The standard classification of severity is as follows:
- Mild: 1–2 mm of attachment loss.
- Moderate: 3–4 mm of attachment loss.
- Severe: ≥ 5 mm of attachment loss.
Signs and Symptoms:
In the early stages, periodontitis has very few symptoms and in many people the disease has progressed significantly before they actually seek treatment. Symptoms may include the following:
- Redness or bleeding of gums while brushing teeth, using dental floss or biting into hard food.
- Gum swelling that recurs.
- Halitosis, or bad breath, and a persistent metallic taste in the mouth.
- Gingival recession, resulting in apparent lengthening of teeth. (This may also be caused by heavy handed brushing or with a stiff tooth brush
- Deep pockets between the teeth and the gums (pockets are sites where the attachment has been gradually destroyed).
- Loose teeth, in the later stages (though this may occur for other reasons as well).
Patients should be aware that the gum inflammation and bone destruction are largely painless. Hence, people may wrongly assume that bleeding gums after tooth brushing is insignificant, although this may be a symptom of progressing periodontitis in that patient.

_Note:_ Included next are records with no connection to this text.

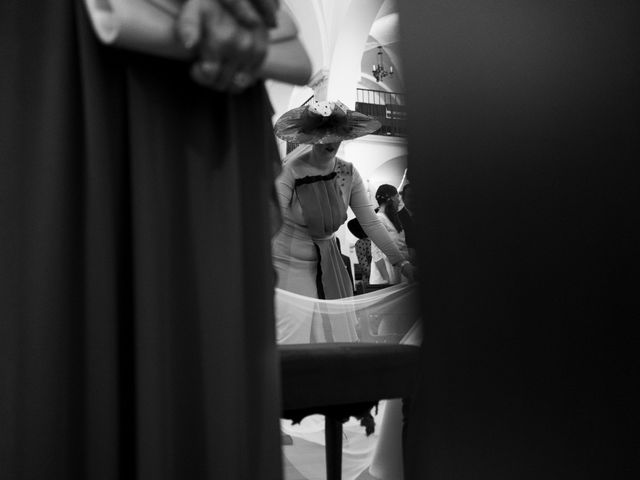 La boda de César y Beatriz en La Carlota, Córdoba 43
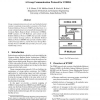 A Group Communication Protocol for CORBA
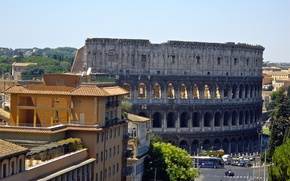 Picture Rome, Colosseum, Italy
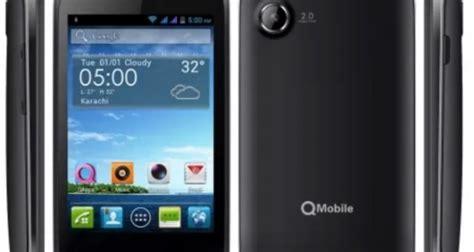 Qmobile Mobile New Models Range 4000 To 5000 In Pakistan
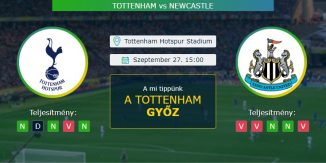 Tottenham - Newcastle 27.09.2020 Tippek Premier League
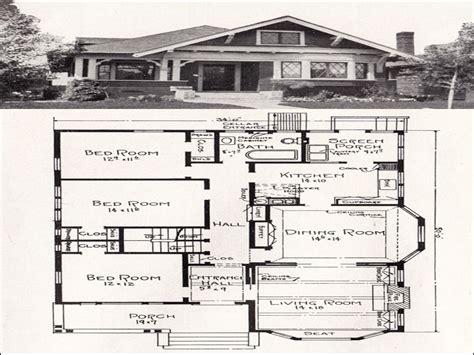 chicago bungalow floor plans chicago bungalow floor plans vintage bungalow floor plans plans for bungalow homes mexzhouse com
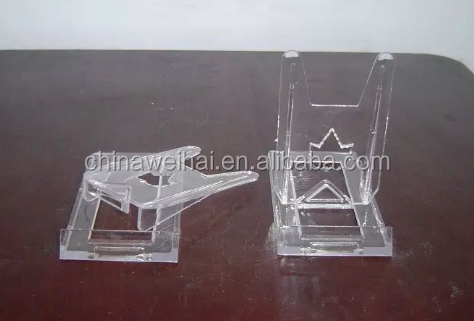 clear plastic plate stand display easel stand display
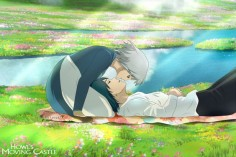 Howl's Moving Castle - Howl and Sophie by Lesya7 on deviantART
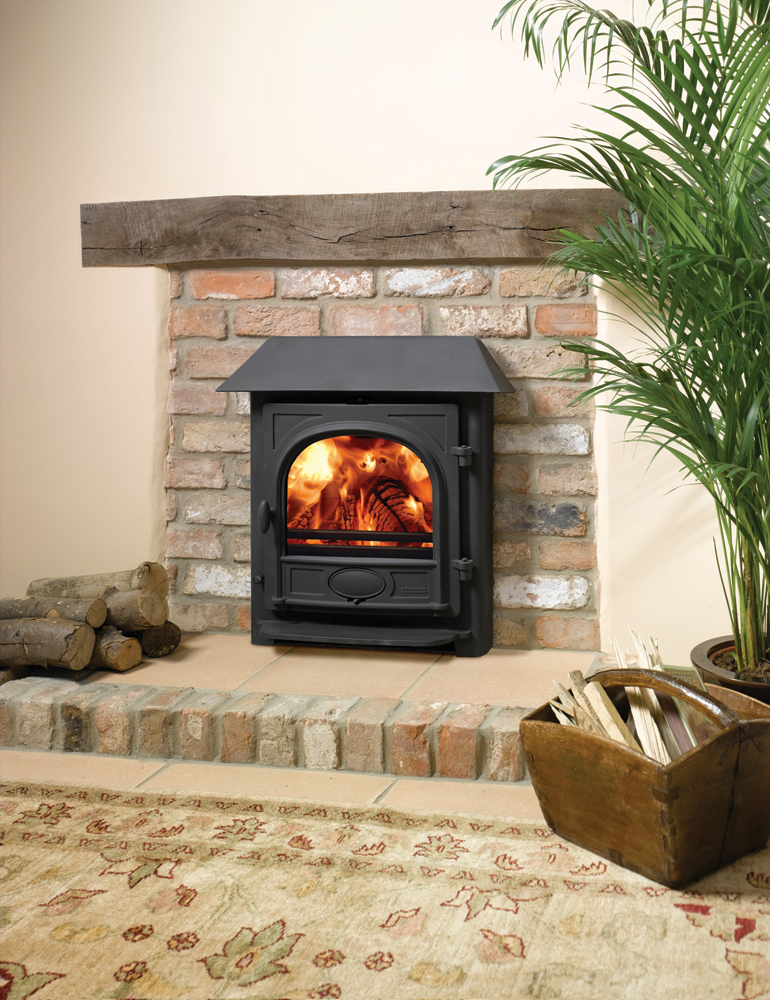 Stockton 7 Wood Burning Multi Fuel Inset Convector Stoves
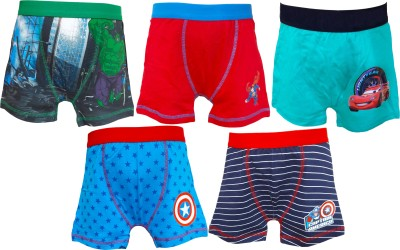 Instyle Boy's Trunks
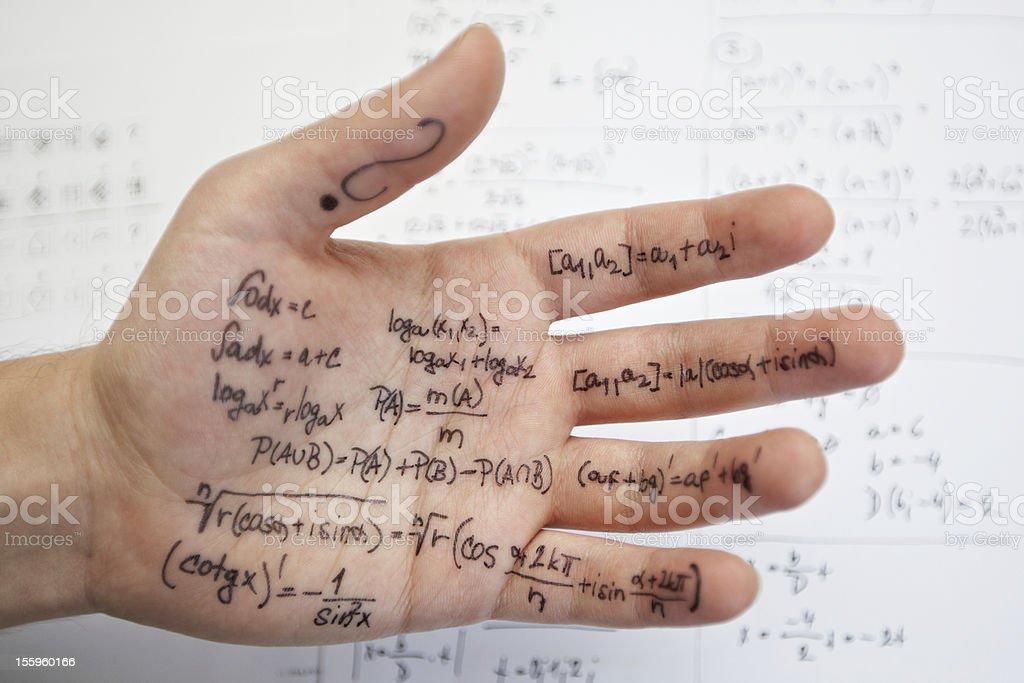 Math exam stock photo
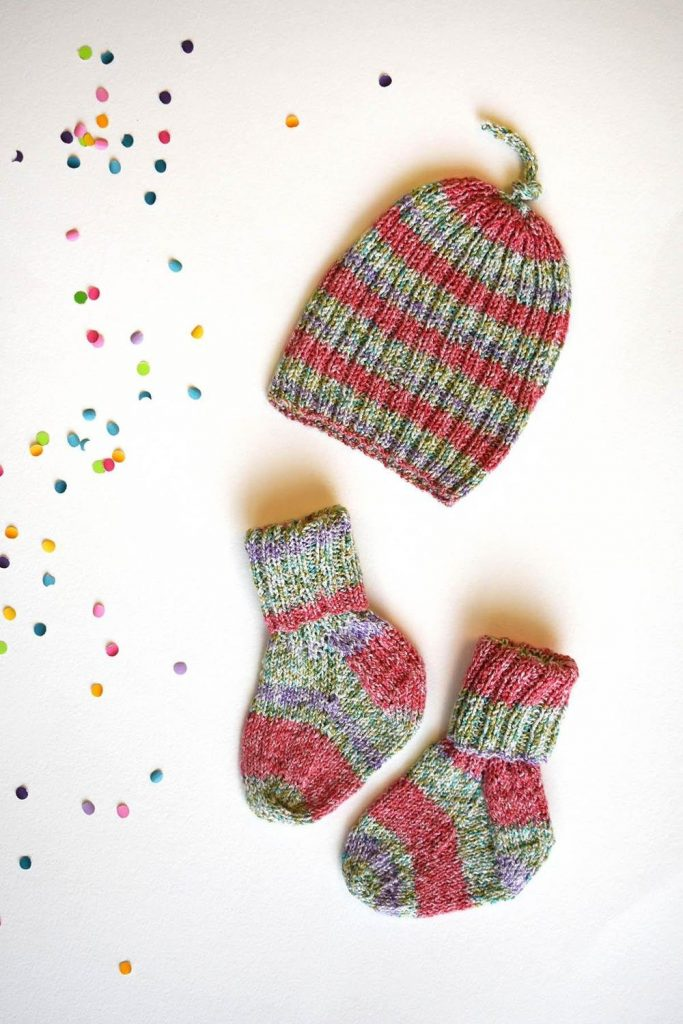 Free Knitting Pattern Itty Bitty Set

Periodontitis is an inflammation of the periodontium, the tissues that support the teeth. The periodontium consists of four tissues:
- Gingiva, or Gum Tissue.
- Cementum, or outer layer of the roots of teeth.
- Alveolar bone, or the bony sockets into which the teeth are anchored.
- Periodontal Ligaments (PDLs), which are the connective tissue fibres that run between the cementum and the alveolar bone.
In some people, gingivitis may progress to periodontitis with the destruction of the gingival fibres, the gum tissues separate from the tooth and form a deep crevice, called a periodontal pocket. Sub-gingival microorganisms (those that exist under the gum line) colonise the periodontal pockets and cause further inflammation in the gum tissues and progressive bone loss. Other examples of causes are those things that, by definition, cause microbic plaque accumulation, such as overhangs on fillings.
If left undisturbed, microbic plaque calcifies to form tartar. As dentists, we must completely remove this tartar above and below the gum line, in order to treat gingivitis and periodontitis. Although the main cause of both gingivitis and periodontitis is the microbic plaque that sticks to the tooth surface, there are many other modifying factors. A very strong risk factor is one’s genetic susceptibility. Several conditions and diseases, including Down syndrome, Diabetes, and other diseases that affect one’s resistance to infection also increase susceptibility to periodontitis.